IV/boss

2.1K 280 141
                                    

"Var mıydık?
Belki biraz."

Nam Joon bugün çalışmayacağını söylediğinde şaşırmıştım. İzin günleri dışında hiç tatil yaptığı olmamıştı. Şimdi üzerinde sadece kısa bir basketçi şortu bulunan bedenini yataktan kaldırmış üzerine dün akşam giydiği fakat üzerinde kısacık bir zaman diliminde bulunduğu komodinin üzerindeki siyah tişörtünü giyiyordu.

"Garip bir şeyler mi var?" Dedim yastığıma iyice sarılarak aynadan saçlarını düzeltmesini izlerken.

"Neden garip bir şeyler olsun?" Aynadaki bakışları beni bulduğunda gözlerinde en ufak bir tereddüt aradım. Fakat yoktu.

"İzin günlerin dışında evde olduğunu hiç görmedim. Patronla bir sıkıntı mı var, Nam Joon?"  Ağzından keyifli bir kıkırtı kaçtı.

"Seninle vakit geçireceğim diye sevineceğine neden evde olduğumu mu soruyorsun yani?" Kafamı yukarı aşağı sallayarak onu onayladım. Sırıtan dudakları ciddiyete büründü.

"Orada en çok çalışan ve en çok galibiyet alan benim. Ve ben dün gece çok önemli bir düelloyu kazandım. Bu yüzden patron bir günlüğüne izni hakettiğimi söyledi." Cümlesini bitirip yüzümdeki ifadeyi izlerken nasıl göründüğüm hakkında bir fikrim yoktu.

"Pekala." Dedim mırıldanarak.

"İnanmıyor musun yani?" Kaşları havaya kalkarken bana doğru döndü ve yatağa doğru büyük iyi adım attı. İşte yanımdaydı.

"İnanıyorum ama sadece..." Eğilerek yanıma oturduğunda yatakta doğruldum.

"Sadecesini boşver, yalnızca inan." Dudaklarıma anlık bir öpücük kondurduktan sonra gülümseyerek uzaklaştı.

"Bugün ne yapalım istersin?" Konuyu değiştirmesine izin vererek yatakta gerindim.

"Evden dışarı çıkmak istemiyorum.
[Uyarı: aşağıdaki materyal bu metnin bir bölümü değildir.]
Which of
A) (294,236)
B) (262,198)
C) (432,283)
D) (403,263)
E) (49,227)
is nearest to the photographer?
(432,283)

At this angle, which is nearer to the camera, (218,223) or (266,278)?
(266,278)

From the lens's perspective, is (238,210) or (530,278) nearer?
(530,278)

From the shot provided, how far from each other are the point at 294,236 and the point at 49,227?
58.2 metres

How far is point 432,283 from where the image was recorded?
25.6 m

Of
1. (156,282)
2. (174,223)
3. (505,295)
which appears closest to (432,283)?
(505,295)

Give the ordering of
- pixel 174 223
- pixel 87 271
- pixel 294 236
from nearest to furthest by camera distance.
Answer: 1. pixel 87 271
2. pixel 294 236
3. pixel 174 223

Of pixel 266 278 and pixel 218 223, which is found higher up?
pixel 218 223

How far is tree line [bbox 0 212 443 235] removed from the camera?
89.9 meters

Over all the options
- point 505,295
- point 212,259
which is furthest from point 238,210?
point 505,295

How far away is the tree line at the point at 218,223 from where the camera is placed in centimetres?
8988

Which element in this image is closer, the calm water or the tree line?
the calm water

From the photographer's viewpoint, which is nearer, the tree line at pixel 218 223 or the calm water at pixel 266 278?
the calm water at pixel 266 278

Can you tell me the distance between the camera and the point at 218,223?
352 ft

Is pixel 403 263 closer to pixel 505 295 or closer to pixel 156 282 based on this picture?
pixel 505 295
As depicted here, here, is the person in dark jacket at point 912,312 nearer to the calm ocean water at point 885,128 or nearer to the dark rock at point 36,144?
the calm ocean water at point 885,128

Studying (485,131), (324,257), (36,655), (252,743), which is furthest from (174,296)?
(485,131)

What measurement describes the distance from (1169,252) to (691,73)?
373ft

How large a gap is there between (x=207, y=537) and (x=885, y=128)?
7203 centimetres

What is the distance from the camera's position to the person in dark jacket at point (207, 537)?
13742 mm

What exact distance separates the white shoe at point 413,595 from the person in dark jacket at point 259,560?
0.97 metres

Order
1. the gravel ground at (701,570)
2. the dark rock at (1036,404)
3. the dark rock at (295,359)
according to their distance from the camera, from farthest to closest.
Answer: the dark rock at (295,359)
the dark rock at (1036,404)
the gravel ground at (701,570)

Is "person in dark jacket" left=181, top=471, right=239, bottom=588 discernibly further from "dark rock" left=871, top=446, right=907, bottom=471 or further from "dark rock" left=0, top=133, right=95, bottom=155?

Film falan mı izlesek?" Omuzlarını silkerek dudaklarını büzdü. Onun bu halini keyifle izledim.

"Bana uyar."  Elimi omzuna koyarak onu iteledim.

"O zaman çık ve bende kısa bir duş alıp giyineyim." Kaşlarını yenidem kaldırdığında ağzından bir 'hah' sesi çıktı.

"Ciddi misin, Ga Eul?"

"Ne konuda?" Saf ayağına yatmak zordu. Nam Joon yine de açıklama gereği duymuş olacak ki konuştu.

"Ben yanındayken şu yataktan çıkıp gidemez misin yani şimdi? Çıplak?" Yalancı kahkaham odada yankılandığında kafamı iki yana salladım.

"Çıkıp gidebilirim ama yapmayacağım." Çarşafı patpatlayıp gözlerimi üzerinden çektim.

"Her şeyini biliyorum, Ga Eul. Hemde her şeyini."

*

"Sen kafayı mı yedin? Hangi akla hizmet böyle bir film açabilirsin Nam Joon?" Kahkahası kulaklarımda çınladıktan sonra avucuna doldurduğu mısırları ağzına attı.

"Filmin ne suçu var? Korkuyorum desene sen şuna." Bakışlarını bana çevirmeden televizyona bakmaya devam etti.

"Korku filmlerinden korkmadığımı sende biliyorsun. Ama bu... Tanrım, insanların bağırsaklarını görmek zorunda mıyım? Bu iğrenç." İsyan edercesine önümdeki mısırı ona doğru iteledim. Midem bulanmak üzereydi.

"Vıcık vıcık bir aşk filmi izleyemem, Ga Eul."

"Sana romantik bir şey izleyelim demedim ki. Sıradan bir aksiyon ya da bilimkurgu filmi de olabilirdi." Elindeki mısırı yanındaki boş alana bıraktı ve bana döndü.

"Bir şeyden de memnun kalsan olmaz mı?" Şu an ciddi olup olmadığını anlayamıyordum. İfadesi isimlendiremezdi.

"Fikrimi sorsaydın olabilirdim." Bacağının üzerinde duran kumandadan filmi durdurdu. Ciddiydi.

"Seni hiçbir memnun etmek mümkün değil. Gerçekten değil."

"İnsanların bağırsaklarını görmektense daha düzgün bir şey izleyip sevgilimle iyi vakit geçirebilmek istemem neden memnuniyetsizlik oluyor?" Ayağa kalktı ve kalkarken de eli yanındaki mısır kasesine çarptı. Patlamış mısırlar her yana dağılırken kaseye bir tekme savurdu ve beni şaşkınlıkla orada bırakarak odadan bağırarak çıktı.

"Sadece sus, tamam mı? Sus!"

Bir anda neden böyle davranmaya başladığına bir anlam veremiyordum. Sinirli olması gereken bendim. Bir de üstüne her zamanki sakarlığından ödün vermeden ortalığı batırmıştı. Tanrı aşkına, gerçekten sinirli olması gereken bendim.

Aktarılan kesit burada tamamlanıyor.